Any modern compiler will notice this and do the optimization work. When in doubt, always go for the readability. Declare variables in as inner-most scope as you can.

Answer 2

I benchmarked this particular code, and even WITHOUT optimisation, it came to almost the same runtime for both variants. And as soon as the lowest level of optimisation is turned on, the result is very close to identical (+/- a bit of noise in the time measurement).

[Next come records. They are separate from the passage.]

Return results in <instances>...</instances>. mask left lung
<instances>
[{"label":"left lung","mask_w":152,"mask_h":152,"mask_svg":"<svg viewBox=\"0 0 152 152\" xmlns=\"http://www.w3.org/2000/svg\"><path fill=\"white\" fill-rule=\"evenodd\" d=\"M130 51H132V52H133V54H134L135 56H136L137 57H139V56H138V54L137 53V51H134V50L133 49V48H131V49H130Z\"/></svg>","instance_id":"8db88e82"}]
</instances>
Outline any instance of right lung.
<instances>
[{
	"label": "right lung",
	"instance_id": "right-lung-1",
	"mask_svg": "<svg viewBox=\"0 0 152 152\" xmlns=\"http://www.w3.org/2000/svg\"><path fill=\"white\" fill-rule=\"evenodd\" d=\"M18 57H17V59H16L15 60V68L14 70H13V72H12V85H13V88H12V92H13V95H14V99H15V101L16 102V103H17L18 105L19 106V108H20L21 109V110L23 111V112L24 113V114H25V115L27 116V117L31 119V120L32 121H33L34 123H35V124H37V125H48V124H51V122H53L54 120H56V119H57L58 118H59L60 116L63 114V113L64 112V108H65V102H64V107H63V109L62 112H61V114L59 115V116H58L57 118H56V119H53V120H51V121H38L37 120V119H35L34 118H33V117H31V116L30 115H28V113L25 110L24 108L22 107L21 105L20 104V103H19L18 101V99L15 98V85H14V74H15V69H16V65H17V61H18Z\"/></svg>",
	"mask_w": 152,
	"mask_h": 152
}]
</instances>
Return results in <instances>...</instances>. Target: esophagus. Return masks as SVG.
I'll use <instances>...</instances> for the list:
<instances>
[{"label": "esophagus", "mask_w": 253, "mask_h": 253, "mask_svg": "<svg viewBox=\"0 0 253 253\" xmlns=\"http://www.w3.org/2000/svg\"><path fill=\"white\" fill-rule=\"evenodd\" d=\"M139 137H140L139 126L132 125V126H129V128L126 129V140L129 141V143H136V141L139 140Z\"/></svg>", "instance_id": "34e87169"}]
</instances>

Edit: below analysis of the generated assembler code shows that it's hard to guess which form is faster, since the answer most people would probably give is func2, but it turns out this function is a tiny bit slower, at least when compiling with clang++ and -O2. And it's good evidence that "writ code, benchmark, change code, benchmark" is the correct way to deal with performance, not guessing based on reading the code. And remember what someone told me, optimising is a bit like taking an onion apart in layers - once you optimise one part, you end up looking at something very similar just a little smaller... ;)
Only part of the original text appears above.